- Born: March 8, 1896 Cincinnati, Ohio, U.S.
- Died: March 30, 1982 (aged 86) Berkeley, California, U.S.
- Education: Concordia Theological Seminary
- Occupation: Pastor
- Years active: 1924–1968
- Known for: Civil rights advocacy
- Religion: Lutheran
- Church: Lutheran Church – Missouri Synod
- Ordained: 1924
- Congregations served: Springfield, Illinois (1924–1928); St. Louis, Missouri (1928–1947); Chicago, Illinois (1947–1954);
- Offices held: Executive Secretary of Lutheran Human Relations Association of America (1953–1968)

= Andrew Schulze =

American Lutheran pastor and Civil Rights advocate

Andrew Schulze (March 8, 1896 – March 30, 1982) was a Lutheran Church – Missouri Synod (LCMS) clergyman who worked on race relations from 1924 until 1968 actively. After retirement, he continued to work on race relations. His work included partaking in the creation and founding of the Lutheran Human Relations Association of America (LHRAA), and he was its first executive secretary, whose duties including editing The Vanguard, the publication of the LHRAA.

== Early life and education ==
Schulze was born on March 8, 1896, in Cincinnati, Ohio. He attended Concordia Theological Seminary in Springfield, Illinois. Upon graduation from the seminary in 1924, he served African-American Lutheran congregations in Springfield (1924–1928), St. Philip's Evangelical Lutheran Church in St. Louis, Missouri (1928–1947, and Christ the King Lutheran Church in Chicago, Illinois (1947–1954).

==Role in Civil Rights Movement==

Andrew Schulze's final full-time job was as the Executive Secretary of the LHRAA after a long career of working in Negro Missions for the LCMS. With the creation of the LHRAA in 1954 at Valparaiso University, he promptly began working as the organization' Executive Secretary. His work involved putting together Summer Institutes, promoting integration in the LCMS and in other Lutheran bodies, and editing the LHRAA's publication, The Vanguard.

Part of his work on integrating the LCMS involved lobbying for the LCMS's Pronouncement on Race Relations in 1956. Other work involved bringing speakers to the LHRAA's Summer Institute. In 1956, the speaker was Pastor Robert S. Graetz, who spoke about his participation in the Montgomery bus boycott. The purpose of these speakers was to actively work for integration.

Also in 1962, Schulze participated in the "Albany Movement" in Georgia. The main purpose of the movement was to increase black voter registration. Unfortunately this movement was not as successful as other voter movements. Therefore, Martin Luther King Jr. was calling for help from religious leaders. Concerning this event, Schulze stated, "I have been writing about this all the time, and if I can only write and I can't put my body where my words are then I am not much of a writer."
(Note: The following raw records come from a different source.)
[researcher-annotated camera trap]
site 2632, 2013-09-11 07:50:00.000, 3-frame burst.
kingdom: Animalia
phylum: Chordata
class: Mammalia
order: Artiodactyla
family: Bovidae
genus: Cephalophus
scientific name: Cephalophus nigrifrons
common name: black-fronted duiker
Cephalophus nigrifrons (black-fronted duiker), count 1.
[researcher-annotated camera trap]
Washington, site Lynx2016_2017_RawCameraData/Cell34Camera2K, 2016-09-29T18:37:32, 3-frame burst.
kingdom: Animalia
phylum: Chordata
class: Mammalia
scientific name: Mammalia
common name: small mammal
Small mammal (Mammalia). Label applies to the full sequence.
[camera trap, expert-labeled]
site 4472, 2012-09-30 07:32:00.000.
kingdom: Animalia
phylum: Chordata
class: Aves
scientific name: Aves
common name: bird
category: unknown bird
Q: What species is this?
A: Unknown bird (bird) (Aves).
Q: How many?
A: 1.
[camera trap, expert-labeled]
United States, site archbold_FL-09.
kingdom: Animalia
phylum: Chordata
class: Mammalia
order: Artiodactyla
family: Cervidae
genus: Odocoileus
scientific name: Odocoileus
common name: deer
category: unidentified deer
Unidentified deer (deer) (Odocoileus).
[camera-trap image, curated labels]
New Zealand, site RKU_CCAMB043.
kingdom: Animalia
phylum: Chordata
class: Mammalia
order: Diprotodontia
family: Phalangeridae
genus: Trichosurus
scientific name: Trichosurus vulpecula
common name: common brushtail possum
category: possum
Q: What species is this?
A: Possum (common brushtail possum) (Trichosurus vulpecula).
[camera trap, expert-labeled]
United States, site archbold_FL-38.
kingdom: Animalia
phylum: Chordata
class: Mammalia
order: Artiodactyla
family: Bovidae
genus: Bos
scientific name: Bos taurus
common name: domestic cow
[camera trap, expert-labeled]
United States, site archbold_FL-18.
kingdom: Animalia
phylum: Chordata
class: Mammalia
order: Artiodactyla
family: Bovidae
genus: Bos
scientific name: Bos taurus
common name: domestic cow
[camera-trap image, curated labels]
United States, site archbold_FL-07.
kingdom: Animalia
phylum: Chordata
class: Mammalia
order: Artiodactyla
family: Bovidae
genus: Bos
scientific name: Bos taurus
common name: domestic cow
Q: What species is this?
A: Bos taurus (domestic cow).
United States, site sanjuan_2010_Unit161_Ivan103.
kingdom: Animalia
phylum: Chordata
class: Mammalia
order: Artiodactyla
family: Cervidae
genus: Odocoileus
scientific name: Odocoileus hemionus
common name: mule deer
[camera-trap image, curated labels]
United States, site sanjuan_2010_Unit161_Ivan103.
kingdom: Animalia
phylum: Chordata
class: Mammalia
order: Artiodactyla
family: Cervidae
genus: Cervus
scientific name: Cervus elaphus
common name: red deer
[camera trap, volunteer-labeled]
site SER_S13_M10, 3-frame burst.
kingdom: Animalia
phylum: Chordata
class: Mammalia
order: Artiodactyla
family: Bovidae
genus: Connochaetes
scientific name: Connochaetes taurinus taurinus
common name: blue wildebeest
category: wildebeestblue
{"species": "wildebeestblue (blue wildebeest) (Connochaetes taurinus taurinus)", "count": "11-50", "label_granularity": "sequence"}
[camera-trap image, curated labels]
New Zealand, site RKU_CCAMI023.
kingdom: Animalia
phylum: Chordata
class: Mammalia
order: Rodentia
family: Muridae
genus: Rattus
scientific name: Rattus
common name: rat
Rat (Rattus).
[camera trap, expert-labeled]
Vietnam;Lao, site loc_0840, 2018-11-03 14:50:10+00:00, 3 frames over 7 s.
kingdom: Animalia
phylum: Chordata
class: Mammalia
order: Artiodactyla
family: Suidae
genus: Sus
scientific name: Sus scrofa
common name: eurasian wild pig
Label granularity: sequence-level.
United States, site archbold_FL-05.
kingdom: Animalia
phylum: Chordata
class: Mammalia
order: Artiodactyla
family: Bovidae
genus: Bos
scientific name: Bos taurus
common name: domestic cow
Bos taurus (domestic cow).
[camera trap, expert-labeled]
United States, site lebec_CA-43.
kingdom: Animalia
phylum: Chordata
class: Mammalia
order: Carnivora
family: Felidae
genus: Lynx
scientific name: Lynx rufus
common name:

On August 26, 1962, Schulze was part of a group peacefully protesting civil rights at the Albany City Hall. They offered some prayer during their protest and had national media attention. Police Chief Pritchett arrested the religious leaders and quietly placed them in jail. In total, Andrew Schulze spent six days in jail. This addition of white clergy from the North protesting was a first for the Civil Rights Movement and led to further publication and addressing of civil rights.

== Death ==
Schulze died on March 30, 1982, in Berkeley, California.